§ **Aim**: Could you retype everything from the line containing "The camera reports" down to the line containing "722 millimetres" in the items below, leaving the pictures out?

§ **Material for this task**:
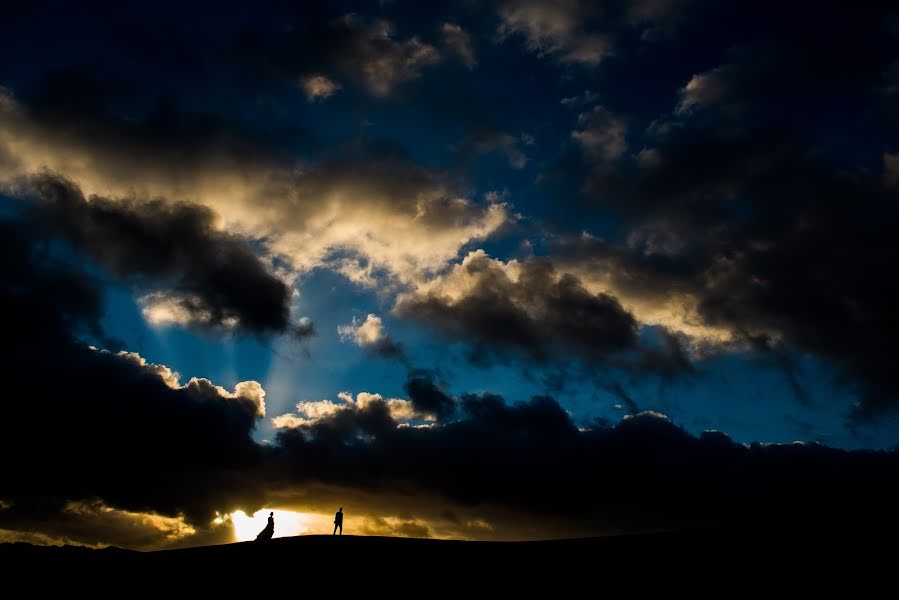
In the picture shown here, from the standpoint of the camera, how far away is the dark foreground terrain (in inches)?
---
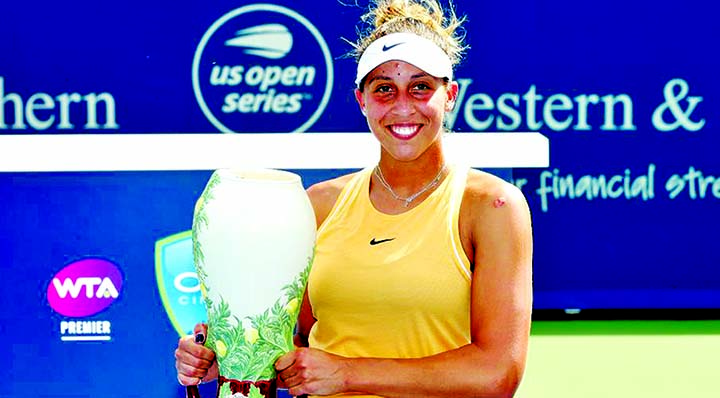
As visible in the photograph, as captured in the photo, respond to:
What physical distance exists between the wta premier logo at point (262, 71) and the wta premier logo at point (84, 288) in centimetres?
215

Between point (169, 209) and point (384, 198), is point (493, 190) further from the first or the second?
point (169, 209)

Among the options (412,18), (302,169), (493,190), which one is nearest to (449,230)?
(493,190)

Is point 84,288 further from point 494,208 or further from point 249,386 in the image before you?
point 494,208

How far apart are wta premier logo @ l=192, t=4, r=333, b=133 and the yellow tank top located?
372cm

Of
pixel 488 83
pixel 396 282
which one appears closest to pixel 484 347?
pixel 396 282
* * *
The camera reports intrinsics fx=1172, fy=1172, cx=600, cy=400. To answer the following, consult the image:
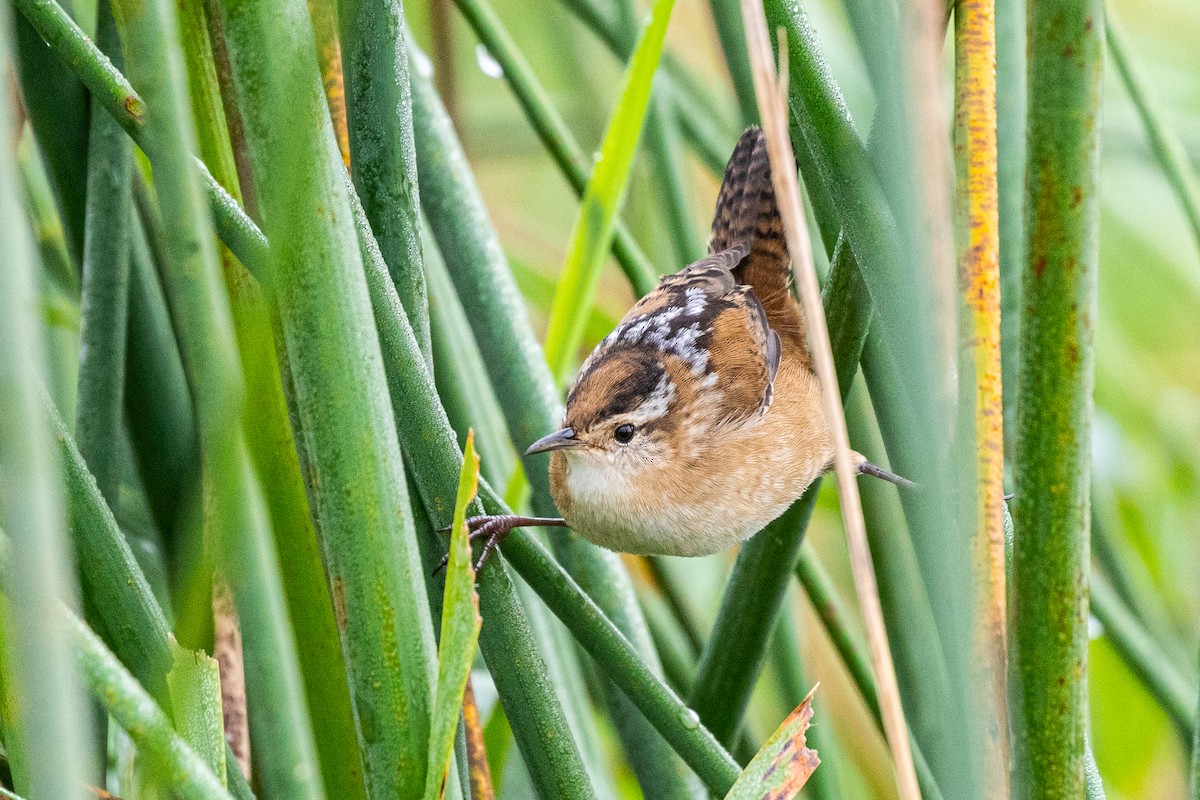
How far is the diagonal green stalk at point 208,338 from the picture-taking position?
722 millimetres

§ **Exercise response**:
The camera reports intrinsics fx=1172, fy=1172, cx=600, cy=400. To answer the following, consult the image:
How far is the diagonal green stalk at point 208,338 from the picture-taking position?
722 millimetres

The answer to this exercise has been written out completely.